Depuis le début de cette guerre, deux choses sont frappantes. Tout d’abord, le gouvernement américain semble avoir perdu son influence sur Israël, et le gouvernement israélien a gagné beaucoup plus d’indépendance par rapport aux autorités américaines. Êtes-vous d’accord ?
Je ne pense pas que la guerre ait démontré un quelconque affaiblissement de l’influence des États-Unis sur Israël. Elle montre plutôt que l’administration Biden a décidé de donner à Israël tout ce qu’il voulait, de lui donner carte blanche et de se plier en quatre pour le soutenir, même au prix d’un lourd coût politique.
Vous ne seriez pas d’accord pour dire que Blinken a essayé à plusieurs reprises d’influencer le cours de la guerre, sans succès ?
Je ne diras pas que Blinken a essayé et échoué parce qu’il n’a jamais utilisé les outils dont il dispose. La guerre a montré de manière explicite à quel point Israël est incroyablement dépendant des États-Unis, qu’il a eu besoin de livraisons d’armes d’urgence pour mener cette guerre. Les États-Unis les ont fournies sans condition.
Que pensez-vous du rôle croissant de l’Arabie saoudite dans la diplomatie arabe ? Que pouvons-nous en attendre ?
Le rôle principal de l’Arabie saoudite dans cette équation est de savoir si elle accepterait de normaliser les relations avec Israël en échange de quelque chose. Avant le 7 octobre, le quelque chose dont tout le monde discutait — autrement dit, la principale chose que l’Arabie saoudite voulait —, c’était des programmes nucléaires civils soutenus par les États-Unis, en plus d’un traité de défense. Bref, elle voulait des concessions de la part des Washinton. En outre, avant le 7 octobre, il était question d’accorder quelques miettes à l’Autorité palestinienne en Cisjordanie. De l’avis de la plupart des observateurs, les États-Unis étaient plus intéressés que les Saoudiens à exiger des concessions pour l’Autorité palestinienne.
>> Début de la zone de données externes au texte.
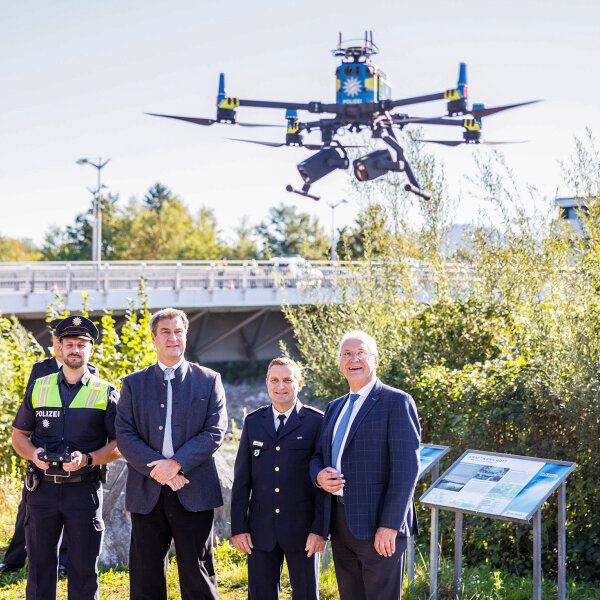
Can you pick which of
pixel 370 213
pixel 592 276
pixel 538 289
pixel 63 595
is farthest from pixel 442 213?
pixel 63 595

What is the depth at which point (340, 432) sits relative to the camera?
12.0 feet

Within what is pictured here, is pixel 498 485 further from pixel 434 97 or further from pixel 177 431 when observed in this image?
pixel 434 97

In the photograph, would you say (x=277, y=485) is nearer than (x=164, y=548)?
Yes

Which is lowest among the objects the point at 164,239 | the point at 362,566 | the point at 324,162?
the point at 362,566

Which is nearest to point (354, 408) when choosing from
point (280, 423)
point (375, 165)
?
point (280, 423)

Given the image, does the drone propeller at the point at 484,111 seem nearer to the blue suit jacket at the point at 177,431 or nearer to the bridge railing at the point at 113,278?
the blue suit jacket at the point at 177,431

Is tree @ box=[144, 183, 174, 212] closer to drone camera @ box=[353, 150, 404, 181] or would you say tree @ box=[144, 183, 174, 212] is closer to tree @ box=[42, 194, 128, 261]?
tree @ box=[42, 194, 128, 261]

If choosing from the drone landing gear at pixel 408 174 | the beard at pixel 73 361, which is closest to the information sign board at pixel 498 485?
the beard at pixel 73 361

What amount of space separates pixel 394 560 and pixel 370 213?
541 cm

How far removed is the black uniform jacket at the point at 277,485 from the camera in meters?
3.73

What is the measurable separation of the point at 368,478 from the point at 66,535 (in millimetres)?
1795

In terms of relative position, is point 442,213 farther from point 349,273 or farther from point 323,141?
point 323,141

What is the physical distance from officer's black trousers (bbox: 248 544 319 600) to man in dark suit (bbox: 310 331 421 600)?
6.6 inches

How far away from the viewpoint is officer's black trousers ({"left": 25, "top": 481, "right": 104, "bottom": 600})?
161 inches
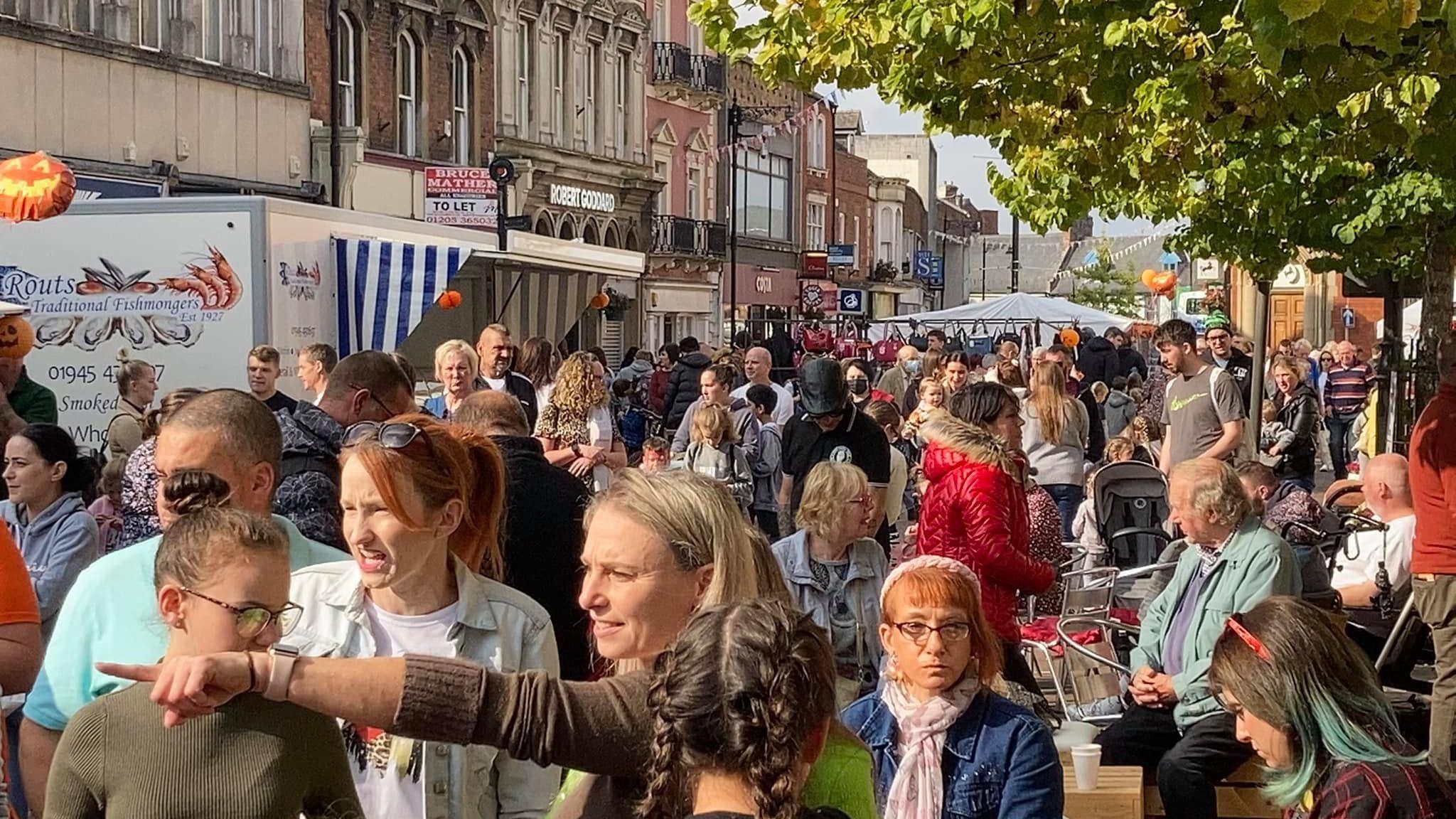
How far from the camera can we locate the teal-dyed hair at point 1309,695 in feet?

Aujourd’hui, la presse rapporte que l’Arabie saoudite exige la création d’un État palestinien, et pas seulement une voie vers un État palestinien. Nous devons attendre et voir si c’est vraiment le cas. Il y a tellement d’obstacles à la normalisation israélo-saoudienne, y compris celui d’amener le Congrès américain à accepter toutes les demandes de Riyad. Le pays n’est pas populaire aux États-Unis, en particulier au sein du parti démocrate, et le temps dont dispose le Congrès pour accepter de manière plausible toute demande est limité en raison du cycle électoral américain. Bientôt, non seulement les démocrates mais aussi les républicains s’opposeront à un grand accord avec l’Arabie saoudite : les démocrates parce qu’ils ne considèrent pas qu’il est dans l’intérêt des États-Unis de forger des liens étroits avec l’un des États les plus répressifs du monde, et les républicains parce qu’ils ne voudront pas donner à Biden une victoire en matière de politique étrangère avant l’élection de novembre.
Quoi qu’il en soit, ces conversations sur des concessions à accorder à l’Autorité palestinienne ne sont pas pertinentes tant qu’elles ne prennent pas en compte l’acteur politique palestinien le plus puissant aujourd’hui, le Hamas.